_SOURCE EXTRACT_.

I’m the oldest of three kids, with 8 years between me and the youngest. Once all three of us were in elementary school and had tons of after school activities and before I was old enough to help with the driving, my mom had no time. None. Three kids, a “food & household task” illiterate husband, a full time job, and her own schoolwork (my mom got 2 Masters and a Doctorate while raising us) made for a full day.
So my mom started getting up at five am, to give her extra time in the day for her. Only for her. She developed a ritual of prayer, scripture reading, journaling, and body movement that she did alone and in silence each morning until her death. When truly alone in the house, she added song to her routine.
I have been trying to do this myself, to carve out intentional times of silence and solitude for my own spiritual space and development.
But I’ve been doing a terrible job.
Take this morning, for example. I had a meltdown when my sweet spouse, who is on vacation and whom I’d expected to be sleeping in the early hours, announced a plan to be getting up with me. I found myself unable to simply say that I needed a little silence to write, and was hoping for some alone time.
All of it just flooded over me. All of those angry, toxic messages I am just now beginning to identify, they filled my brain.
It was stupid to try. I have to get good enough to be able to do this anywhere under any circumstances and I must not care enough because I can’t. I hurt everyone around me in order to get what I want. I don’t deserve this time because I haven’t done enough. And again with its constant beat, if you were good enough, you could do this regardless.
And of course that’s all bullshit. All of it.

_GIVEN RECORDS_.
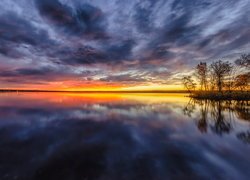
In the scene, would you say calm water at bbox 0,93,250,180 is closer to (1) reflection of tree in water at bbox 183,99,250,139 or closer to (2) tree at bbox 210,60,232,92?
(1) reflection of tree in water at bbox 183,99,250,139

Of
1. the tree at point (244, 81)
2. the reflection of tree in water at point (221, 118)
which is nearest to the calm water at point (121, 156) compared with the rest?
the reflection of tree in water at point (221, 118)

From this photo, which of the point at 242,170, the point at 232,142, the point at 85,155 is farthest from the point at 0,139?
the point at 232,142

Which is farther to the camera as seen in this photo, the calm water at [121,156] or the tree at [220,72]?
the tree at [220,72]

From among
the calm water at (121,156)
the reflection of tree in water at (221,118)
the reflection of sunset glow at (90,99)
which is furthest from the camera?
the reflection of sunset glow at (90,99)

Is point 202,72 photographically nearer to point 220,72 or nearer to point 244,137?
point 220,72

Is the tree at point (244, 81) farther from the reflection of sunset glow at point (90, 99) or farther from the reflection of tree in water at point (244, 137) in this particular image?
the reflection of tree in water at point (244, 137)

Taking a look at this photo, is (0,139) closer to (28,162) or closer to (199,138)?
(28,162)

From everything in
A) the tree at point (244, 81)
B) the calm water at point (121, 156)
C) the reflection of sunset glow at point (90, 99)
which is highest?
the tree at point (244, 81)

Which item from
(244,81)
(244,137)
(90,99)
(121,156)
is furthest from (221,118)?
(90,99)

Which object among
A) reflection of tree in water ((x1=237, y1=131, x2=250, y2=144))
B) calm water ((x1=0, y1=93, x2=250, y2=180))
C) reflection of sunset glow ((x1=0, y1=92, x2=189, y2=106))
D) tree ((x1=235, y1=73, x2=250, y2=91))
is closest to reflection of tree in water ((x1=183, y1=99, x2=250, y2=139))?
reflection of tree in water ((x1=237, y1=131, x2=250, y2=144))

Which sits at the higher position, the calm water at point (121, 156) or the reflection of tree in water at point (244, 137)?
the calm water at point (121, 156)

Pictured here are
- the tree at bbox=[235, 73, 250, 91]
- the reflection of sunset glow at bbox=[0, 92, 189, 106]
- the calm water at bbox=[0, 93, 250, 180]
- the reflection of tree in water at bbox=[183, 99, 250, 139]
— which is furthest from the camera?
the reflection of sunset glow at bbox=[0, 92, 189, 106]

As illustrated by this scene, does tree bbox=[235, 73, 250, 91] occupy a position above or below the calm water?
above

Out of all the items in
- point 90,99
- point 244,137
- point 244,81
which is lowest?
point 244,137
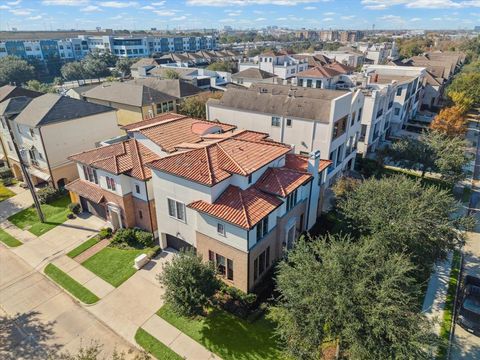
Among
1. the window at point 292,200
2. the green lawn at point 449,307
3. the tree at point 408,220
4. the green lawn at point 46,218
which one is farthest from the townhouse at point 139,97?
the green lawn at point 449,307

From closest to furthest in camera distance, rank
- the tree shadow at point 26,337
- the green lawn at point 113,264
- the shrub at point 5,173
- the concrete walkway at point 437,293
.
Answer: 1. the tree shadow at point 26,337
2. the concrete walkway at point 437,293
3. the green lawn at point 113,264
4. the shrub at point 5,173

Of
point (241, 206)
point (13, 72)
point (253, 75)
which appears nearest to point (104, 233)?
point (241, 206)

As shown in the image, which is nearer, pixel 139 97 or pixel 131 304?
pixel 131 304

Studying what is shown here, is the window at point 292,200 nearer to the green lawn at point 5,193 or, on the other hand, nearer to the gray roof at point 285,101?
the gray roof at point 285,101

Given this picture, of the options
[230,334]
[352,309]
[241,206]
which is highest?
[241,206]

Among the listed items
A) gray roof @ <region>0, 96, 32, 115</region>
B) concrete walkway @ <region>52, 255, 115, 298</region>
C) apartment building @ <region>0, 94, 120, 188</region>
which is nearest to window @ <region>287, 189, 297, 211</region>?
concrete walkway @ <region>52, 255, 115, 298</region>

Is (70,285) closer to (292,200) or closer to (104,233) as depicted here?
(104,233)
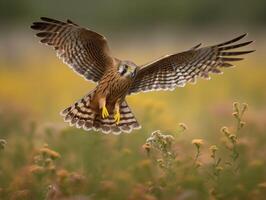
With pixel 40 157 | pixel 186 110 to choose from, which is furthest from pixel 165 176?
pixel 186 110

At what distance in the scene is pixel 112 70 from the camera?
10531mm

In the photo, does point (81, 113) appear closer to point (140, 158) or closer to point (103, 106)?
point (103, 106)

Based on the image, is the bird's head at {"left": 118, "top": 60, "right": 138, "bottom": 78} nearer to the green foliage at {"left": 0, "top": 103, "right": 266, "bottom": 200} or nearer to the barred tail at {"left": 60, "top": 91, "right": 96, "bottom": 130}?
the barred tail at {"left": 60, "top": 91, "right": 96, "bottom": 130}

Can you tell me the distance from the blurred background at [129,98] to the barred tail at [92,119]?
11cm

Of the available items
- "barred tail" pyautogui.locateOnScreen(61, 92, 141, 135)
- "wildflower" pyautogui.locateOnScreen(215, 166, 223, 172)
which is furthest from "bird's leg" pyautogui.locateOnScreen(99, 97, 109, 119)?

_ACTION ITEM_. Pick up the personal essay about seeking morning silence and solitude after its final sentence and keep writing it.

_EXPECTED ANSWER_.
I know that intellectually. I even know it well enough to teach it, to preach it, to live it out most of the time. But it isn’t until I slow down, until I take some deep breaths, and until I just sit for a minute that I can see what is happening.
I can remember learning to slow down as a youth minister, and how crucial that was for good ministry to happen. It’s very easy in that world to fall into something called the “regressive pull” of youth. This is the phenomenon of adults adopting juvenile behavior, ramping up the energy, going along with crazy schemes… It’s not really about wanting to be the teenagers or relive that age, it’s more about letting their energy control you.
I’ve seen regressive pull take over adults who are in decision making roles, and the results are always hilarious and sometimes disastrous.
All of it can be cut through by simply stopping, by taking the time to walk and talk through something and ask questions. I became known as an adult who would ask for a time of prayer, or suggest a liturgy to wrap up the day. Compline, an ancient end of day prayer service, doesn’t just calm the kids down -it works on everyone.
I’ve been leaning into the times of slowness in my own life, trying to live within this plague-driven limbo as a time of generation and expansion. And while I don’t do a great job consistently yet, it is getting easier.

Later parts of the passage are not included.